### TASK TO CARRY OUT
Write out exactly the lines running from the line that includes "How distant is" to the end of the data, both ends included, and nothing besides.

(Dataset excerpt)
# # # # # # #

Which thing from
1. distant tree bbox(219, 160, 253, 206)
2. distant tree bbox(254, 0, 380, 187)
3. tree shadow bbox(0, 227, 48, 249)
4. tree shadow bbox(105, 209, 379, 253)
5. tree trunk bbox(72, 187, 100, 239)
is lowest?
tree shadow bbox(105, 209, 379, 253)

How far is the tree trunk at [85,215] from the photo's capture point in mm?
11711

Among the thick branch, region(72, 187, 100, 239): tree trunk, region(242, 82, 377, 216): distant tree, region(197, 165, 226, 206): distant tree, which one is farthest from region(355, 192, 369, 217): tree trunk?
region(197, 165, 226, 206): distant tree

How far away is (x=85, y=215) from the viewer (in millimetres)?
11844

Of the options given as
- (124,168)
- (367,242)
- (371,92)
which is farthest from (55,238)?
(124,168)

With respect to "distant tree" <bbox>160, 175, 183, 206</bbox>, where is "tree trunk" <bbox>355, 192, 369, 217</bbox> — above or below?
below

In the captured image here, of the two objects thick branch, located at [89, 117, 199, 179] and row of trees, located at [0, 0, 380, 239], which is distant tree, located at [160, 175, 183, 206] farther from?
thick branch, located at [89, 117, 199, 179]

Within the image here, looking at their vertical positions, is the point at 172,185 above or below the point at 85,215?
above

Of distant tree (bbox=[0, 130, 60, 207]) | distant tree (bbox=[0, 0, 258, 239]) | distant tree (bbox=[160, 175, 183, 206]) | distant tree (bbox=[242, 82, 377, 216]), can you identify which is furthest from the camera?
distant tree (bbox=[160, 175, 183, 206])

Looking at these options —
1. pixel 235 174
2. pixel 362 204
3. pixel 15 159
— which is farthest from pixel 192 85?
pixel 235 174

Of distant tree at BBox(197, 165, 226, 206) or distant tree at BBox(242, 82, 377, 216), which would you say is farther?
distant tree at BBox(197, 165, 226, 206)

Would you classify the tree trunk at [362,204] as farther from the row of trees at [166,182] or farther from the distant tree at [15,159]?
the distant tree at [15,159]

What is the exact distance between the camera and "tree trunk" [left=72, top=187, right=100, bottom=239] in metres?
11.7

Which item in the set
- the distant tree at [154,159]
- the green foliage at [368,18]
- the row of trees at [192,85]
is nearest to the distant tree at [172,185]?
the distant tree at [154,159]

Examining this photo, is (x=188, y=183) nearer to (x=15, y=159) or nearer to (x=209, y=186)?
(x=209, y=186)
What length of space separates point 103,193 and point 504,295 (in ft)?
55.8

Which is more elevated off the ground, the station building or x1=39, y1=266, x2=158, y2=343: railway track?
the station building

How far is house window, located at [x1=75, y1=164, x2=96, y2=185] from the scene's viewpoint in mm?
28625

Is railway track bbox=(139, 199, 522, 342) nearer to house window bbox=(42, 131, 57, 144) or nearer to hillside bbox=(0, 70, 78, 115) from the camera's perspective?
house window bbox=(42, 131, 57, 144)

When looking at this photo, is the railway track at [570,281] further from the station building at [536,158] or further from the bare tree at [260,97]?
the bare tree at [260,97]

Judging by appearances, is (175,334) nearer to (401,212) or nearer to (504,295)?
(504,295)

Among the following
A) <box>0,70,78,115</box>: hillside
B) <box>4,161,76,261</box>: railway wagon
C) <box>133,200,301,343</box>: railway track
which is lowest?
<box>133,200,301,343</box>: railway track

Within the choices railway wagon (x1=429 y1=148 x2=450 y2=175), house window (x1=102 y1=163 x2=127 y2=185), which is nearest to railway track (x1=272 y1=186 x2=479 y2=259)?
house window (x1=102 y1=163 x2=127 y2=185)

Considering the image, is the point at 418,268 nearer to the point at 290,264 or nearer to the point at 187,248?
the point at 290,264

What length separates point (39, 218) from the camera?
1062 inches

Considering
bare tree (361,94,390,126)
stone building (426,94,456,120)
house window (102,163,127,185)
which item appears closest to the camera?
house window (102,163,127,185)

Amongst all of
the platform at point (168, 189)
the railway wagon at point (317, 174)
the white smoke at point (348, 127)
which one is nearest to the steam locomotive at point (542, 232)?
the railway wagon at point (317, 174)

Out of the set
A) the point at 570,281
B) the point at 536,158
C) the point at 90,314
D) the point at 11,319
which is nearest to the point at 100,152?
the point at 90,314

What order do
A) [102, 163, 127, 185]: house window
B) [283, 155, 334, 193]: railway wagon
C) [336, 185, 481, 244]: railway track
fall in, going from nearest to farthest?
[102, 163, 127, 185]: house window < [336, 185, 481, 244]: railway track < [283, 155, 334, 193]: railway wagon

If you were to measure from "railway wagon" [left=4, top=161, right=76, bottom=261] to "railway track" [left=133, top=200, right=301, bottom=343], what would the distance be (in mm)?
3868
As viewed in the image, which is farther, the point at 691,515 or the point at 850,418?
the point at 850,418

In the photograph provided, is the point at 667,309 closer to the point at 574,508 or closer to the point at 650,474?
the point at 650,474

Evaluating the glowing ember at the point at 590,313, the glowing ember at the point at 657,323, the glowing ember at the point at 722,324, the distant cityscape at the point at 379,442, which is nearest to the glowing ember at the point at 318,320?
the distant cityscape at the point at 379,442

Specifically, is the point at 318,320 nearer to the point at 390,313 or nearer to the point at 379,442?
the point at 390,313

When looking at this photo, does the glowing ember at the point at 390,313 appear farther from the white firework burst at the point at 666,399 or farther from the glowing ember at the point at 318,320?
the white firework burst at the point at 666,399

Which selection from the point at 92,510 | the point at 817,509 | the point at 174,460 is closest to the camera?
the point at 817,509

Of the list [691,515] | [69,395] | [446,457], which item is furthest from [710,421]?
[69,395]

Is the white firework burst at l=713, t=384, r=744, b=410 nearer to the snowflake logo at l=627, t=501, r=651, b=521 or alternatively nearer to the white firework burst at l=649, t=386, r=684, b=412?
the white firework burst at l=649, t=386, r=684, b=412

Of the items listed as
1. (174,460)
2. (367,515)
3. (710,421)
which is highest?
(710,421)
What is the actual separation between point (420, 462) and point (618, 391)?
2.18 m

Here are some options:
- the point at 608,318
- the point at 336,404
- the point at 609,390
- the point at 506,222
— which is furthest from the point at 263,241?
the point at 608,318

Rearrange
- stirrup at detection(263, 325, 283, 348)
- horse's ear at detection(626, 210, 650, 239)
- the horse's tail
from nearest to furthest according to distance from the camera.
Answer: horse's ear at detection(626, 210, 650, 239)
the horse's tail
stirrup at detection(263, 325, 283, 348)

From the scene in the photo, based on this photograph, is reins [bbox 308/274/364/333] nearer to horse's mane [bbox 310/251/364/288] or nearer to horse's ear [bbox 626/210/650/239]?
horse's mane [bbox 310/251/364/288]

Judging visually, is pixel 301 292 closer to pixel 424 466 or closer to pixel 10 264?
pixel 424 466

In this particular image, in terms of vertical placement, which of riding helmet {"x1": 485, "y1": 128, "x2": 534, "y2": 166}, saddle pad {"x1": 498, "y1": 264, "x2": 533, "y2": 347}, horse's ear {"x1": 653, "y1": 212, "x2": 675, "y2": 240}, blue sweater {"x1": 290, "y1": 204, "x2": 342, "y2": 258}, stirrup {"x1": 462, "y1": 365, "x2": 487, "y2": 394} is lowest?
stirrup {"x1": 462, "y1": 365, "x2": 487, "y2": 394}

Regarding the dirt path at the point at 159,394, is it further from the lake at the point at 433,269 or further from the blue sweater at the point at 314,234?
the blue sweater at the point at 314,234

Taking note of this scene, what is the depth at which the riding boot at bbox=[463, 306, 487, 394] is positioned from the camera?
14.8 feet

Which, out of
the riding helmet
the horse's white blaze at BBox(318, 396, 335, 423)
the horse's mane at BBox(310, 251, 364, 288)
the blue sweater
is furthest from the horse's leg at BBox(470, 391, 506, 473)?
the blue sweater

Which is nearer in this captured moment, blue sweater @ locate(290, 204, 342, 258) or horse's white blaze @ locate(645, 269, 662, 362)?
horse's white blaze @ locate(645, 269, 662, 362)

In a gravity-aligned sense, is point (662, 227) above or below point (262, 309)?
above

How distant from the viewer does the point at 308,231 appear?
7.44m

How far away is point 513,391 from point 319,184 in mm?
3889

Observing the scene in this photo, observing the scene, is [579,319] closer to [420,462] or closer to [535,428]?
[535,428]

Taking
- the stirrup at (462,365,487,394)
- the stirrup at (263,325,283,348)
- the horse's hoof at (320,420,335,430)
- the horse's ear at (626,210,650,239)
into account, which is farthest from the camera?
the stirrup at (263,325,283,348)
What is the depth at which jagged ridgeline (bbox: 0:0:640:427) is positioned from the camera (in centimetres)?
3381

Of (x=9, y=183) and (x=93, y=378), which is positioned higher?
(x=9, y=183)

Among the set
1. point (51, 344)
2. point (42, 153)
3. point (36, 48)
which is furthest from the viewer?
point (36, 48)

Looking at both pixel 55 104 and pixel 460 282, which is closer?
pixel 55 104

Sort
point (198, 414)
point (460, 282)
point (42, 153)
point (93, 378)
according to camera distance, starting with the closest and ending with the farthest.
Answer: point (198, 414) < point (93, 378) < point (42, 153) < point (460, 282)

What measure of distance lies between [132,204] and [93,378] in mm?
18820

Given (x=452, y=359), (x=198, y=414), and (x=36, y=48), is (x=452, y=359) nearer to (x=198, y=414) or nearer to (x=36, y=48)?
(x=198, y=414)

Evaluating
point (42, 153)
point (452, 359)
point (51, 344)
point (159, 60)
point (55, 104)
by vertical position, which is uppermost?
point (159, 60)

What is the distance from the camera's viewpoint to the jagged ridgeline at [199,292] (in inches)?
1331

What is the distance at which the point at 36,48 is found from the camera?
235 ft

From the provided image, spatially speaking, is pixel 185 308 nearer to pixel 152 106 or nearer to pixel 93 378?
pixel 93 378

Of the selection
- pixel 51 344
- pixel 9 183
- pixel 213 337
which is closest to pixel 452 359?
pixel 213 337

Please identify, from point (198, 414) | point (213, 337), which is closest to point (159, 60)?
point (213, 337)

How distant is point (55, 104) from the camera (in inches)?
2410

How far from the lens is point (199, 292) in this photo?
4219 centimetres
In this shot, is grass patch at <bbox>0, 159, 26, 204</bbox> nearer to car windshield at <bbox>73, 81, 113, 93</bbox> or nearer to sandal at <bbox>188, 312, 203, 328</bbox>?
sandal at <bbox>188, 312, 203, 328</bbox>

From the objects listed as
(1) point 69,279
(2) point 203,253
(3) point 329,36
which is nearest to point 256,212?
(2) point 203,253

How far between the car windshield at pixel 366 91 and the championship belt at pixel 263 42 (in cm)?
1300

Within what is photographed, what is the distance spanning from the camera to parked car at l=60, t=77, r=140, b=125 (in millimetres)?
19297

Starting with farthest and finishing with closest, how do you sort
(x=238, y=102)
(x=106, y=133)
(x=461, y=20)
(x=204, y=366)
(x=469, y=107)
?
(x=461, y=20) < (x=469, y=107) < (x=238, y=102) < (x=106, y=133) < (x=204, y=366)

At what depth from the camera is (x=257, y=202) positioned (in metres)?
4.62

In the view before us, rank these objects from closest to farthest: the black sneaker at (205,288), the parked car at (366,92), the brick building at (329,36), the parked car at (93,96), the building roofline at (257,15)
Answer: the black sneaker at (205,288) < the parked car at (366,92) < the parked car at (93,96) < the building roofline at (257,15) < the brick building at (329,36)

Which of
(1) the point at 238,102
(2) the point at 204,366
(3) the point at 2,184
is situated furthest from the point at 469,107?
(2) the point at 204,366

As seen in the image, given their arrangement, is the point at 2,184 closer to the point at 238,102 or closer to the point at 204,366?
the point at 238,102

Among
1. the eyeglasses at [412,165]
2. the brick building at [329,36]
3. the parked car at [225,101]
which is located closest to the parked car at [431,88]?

# # # # # # #

### EXPECTED ANSWER
How distant is point (55, 104) from the camera (in inches)?
2410

How far from the lens is point (199, 292) in this photo?
4219 centimetres
In this shot, is grass patch at <bbox>0, 159, 26, 204</bbox> nearer to car windshield at <bbox>73, 81, 113, 93</bbox> or nearer to sandal at <bbox>188, 312, 203, 328</bbox>?
sandal at <bbox>188, 312, 203, 328</bbox>

From the objects listed as
(1) point 69,279
(2) point 203,253
(3) point 329,36
which is nearest to point 256,212?
(2) point 203,253

How far between the car windshield at pixel 366 91 and the championship belt at pixel 263 42 (in cm)?
1300

Within what is photographed, what is the distance spanning from the camera to parked car at l=60, t=77, r=140, b=125 (in millimetres)?
19297

Starting with farthest and finishing with closest, how do you sort
(x=238, y=102)
(x=106, y=133)
(x=461, y=20)
(x=204, y=366)
(x=469, y=107)
?
(x=461, y=20) < (x=469, y=107) < (x=238, y=102) < (x=106, y=133) < (x=204, y=366)

At what depth from the camera is (x=257, y=202) positioned (in metres)?
4.62

In the view before us, rank these objects from closest to farthest: the black sneaker at (205,288), the parked car at (366,92), the brick building at (329,36), the parked car at (93,96), the building roofline at (257,15)
Answer: the black sneaker at (205,288) < the parked car at (366,92) < the parked car at (93,96) < the building roofline at (257,15) < the brick building at (329,36)

Which of
(1) the point at 238,102
(2) the point at 204,366
(3) the point at 2,184
is situated furthest from the point at 469,107?
(2) the point at 204,366

As seen in the image, given their arrangement, is the point at 2,184 closer to the point at 238,102 or closer to the point at 204,366?
the point at 238,102

Among
1. the eyeglasses at [412,165]
2. the brick building at [329,36]
3. the parked car at [225,101]
which is located closest to the parked car at [431,88]?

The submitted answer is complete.